Повитуха, приустав, попросила шедшего рядом аббата:
— Послушайте, господин кюре! Может, понесете племянника, пока я передохну? А то у меня все внутри свело.
Священник взял ребенка, чье белое платьице казалось на фоне черной сутаны большим светлым пятном, и растерянно поцеловал свою легкую ношу — он не знал, как ее держать, куда пристроить. Все рассмеялись. Одна из бабушек крикнула издали:
— Признавайся, аббат: жалеешь, наверно, что у тебя такого не будет?
Священник промолчал. Он шел большими шагами и, не отрываясь, смотрел на голубоглазого малыша, потому что ему ужасно хотелось вновь расцеловать эти кругленькие щечки. Он не вытерпел, поднял крошку повыше и прижался к нему губами.
Отец новорожденного гаркнул:
— Эй, аббат, если вздумаешь своего завести — только шепни!
И посыпались шутки, обычные крестьянские шутки.
Едва сели за стол, грянула настоящая буря тяжеловесного крестьянского веселья. Оба младших Дантю сами собирались жениться; невесты тоже были тут — их пригласили прямо к обеду, и гости без устали прохаживались насчет потомства, которое воспоследует от этих браков.
Грубые, густосоленые остроты вгоняли хихикавших девушек в краску, а мужчины — те просто помирали со смеху, грохая кулаками по столу и отчаянно горланя. Отец и дед состязались в непристойностях. Мать улыбалась, обе старухи тоже веселились вовсю, уснащая разговор скоромными намеками.

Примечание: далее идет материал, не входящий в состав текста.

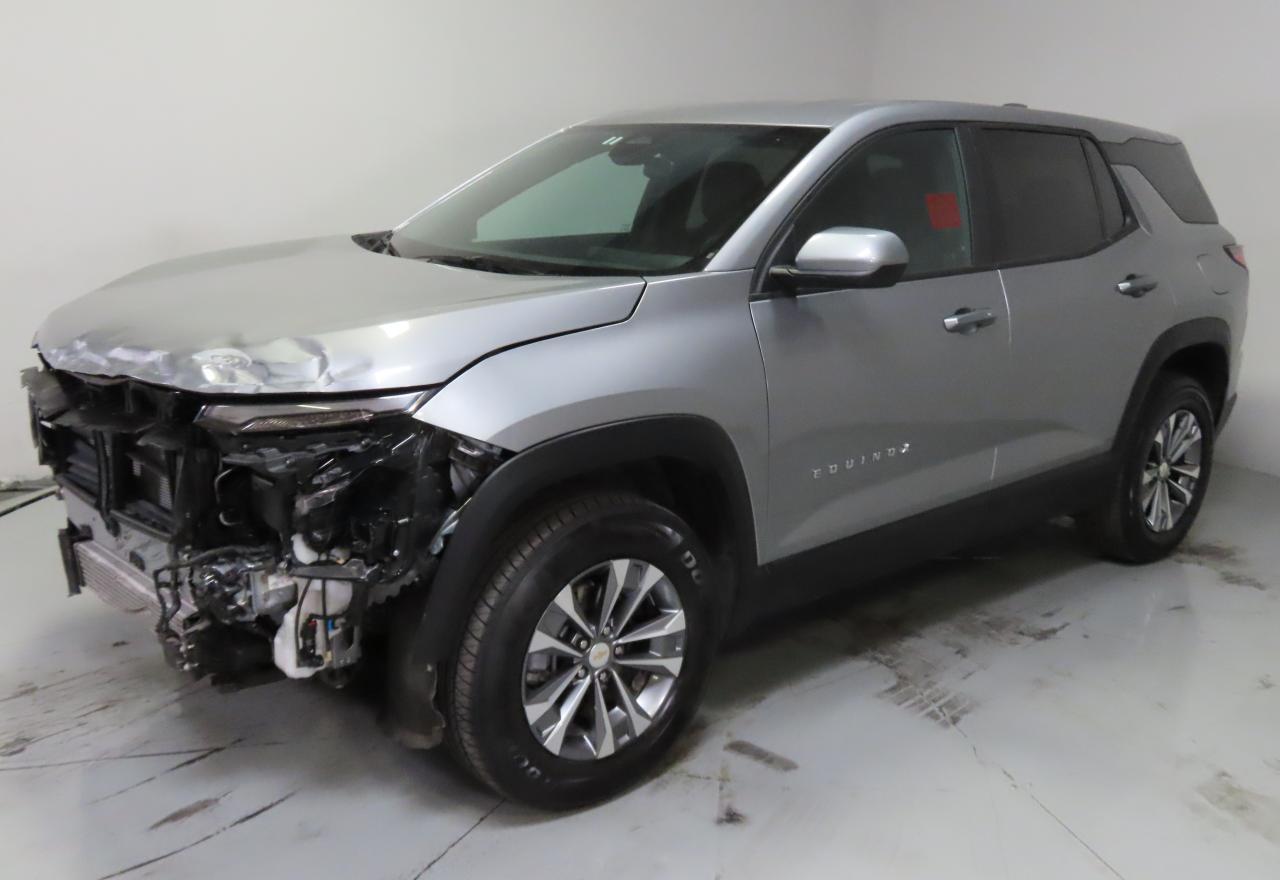 2025 CHEVROLET EQUINOX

Священник, привычный к мужицкому разгулу, спокойно сидел рядом с повитухой, трогая пальцем губки племянника и стараясь его рассмешить. Ребенок, казалось, изумлял кюре, словно тот никогда не видел грудных детей. Он смотрел на младенца задумчиво и пристально, мечтательно и серьезно, и в нем просыпалась нежность, незнакомая, странная, острая и чуточку печальная нежность к этому крохотному, слабенькому существу, сыну его брата.

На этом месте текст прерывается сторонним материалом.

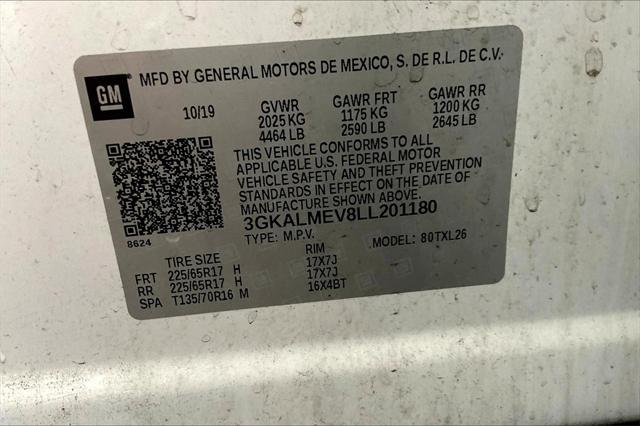 Used 2020 GMC Terrain For Sale in Olive Branch, MS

Он ничего не слышал и не видел — только глядел на малыша. Ему хотелось положить новорожденного к себе на колени, потому что грудь и сердце кюре все еще были полны сладостным чувством, которое он испытал, неся племянника из церкви. Эта личинка человека умиляла его, словно он прикасался к несказанной тайне, впервые представшей перед ним сегодня, к высокой и святой тайне воплощения новой души, к великой тайне рождения жизни, пробуждения любви, продолжения рода и всего непрестанно идущего вперед человечества.
Повитуха, раскрасневшись, блестя глазами, налегла на еду, но ее связывал младенец: он мешал ей придвинуться к столу.
Аббат предложил:
— Дайте его мне. Я не хочу есть.
Он опять взял ребенка, и все вокруг разом исчезло, как бы стерлось. Он не сводил глаз с пухленького розовощекого личика, и мало-помалу тепло крохотного тельца, проникнув сквозь пеленки и суконную сутану, согрело ему колени, преисполнило его ощущением легкой, доброй, чистой, чудесной ласки, от которой на глаза у него навернулись слезы.

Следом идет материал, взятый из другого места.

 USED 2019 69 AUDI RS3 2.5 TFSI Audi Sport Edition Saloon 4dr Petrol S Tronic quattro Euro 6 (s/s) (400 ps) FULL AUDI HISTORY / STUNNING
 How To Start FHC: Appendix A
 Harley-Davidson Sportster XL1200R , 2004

Шум за столом превратился в форменный гвалт. Ребенок испугался и заплакал.
Кто-то заорал:
— Эй, аббат, дай ему грудь!
Столовую потряс взрыв хохота. Но тут мать поднялась, взяла сына и унесла в соседнюю комнату. Через несколько минут она вернулась и объявила, что маленький спокойно спит в колыбели.
Пиршество шло своим чередом. Время от времени мужчины и женщины выходили во двор, возвращались и опять усаживались. Мясо, овощи, сидр, вино — все проваливалось в глотки; животы вспучивались, глаза горели, мысли путались.
1
Гийеме — пейзажист Жан-Батист-Антуан Гийеме (1842—1918), друг Мопассана; имя его упоминается в «Милом друге» как автора одной из приобретенных Вальтером картин.